+++ Exercise materials +++
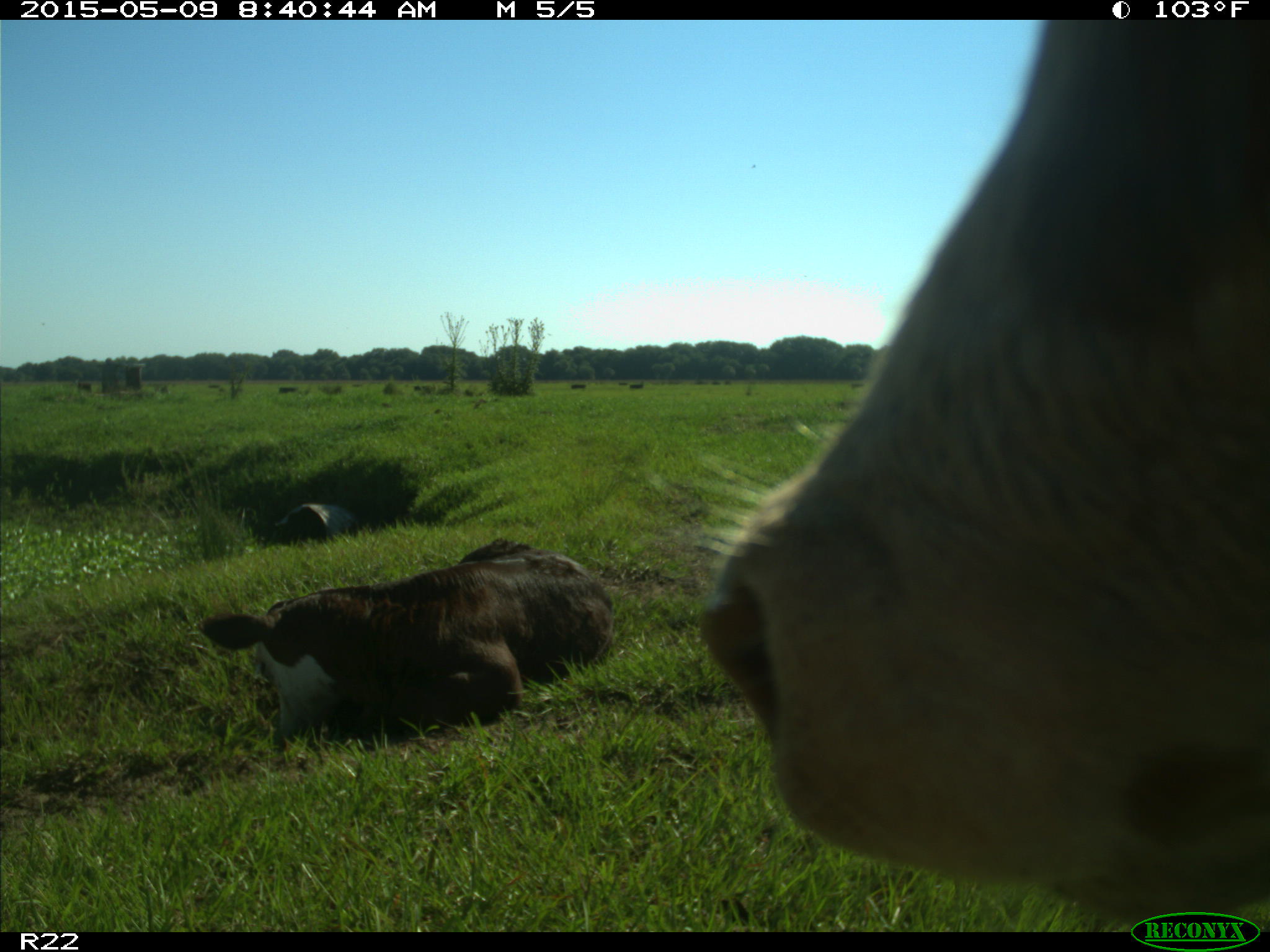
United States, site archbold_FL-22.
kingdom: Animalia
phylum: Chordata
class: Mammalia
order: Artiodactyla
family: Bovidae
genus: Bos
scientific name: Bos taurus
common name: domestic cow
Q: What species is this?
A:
+++
Lines before the one containing "order: Artiodactyla" are not wanted; please set down that line and every line after it through the end of the material, exactly.

◆ **Output of the exercise**:
order: Artiodactyla
family: Bovidae
genus: Bos
scientific name: Bos taurus
common name: domestic cow
Q: What species is this?
A:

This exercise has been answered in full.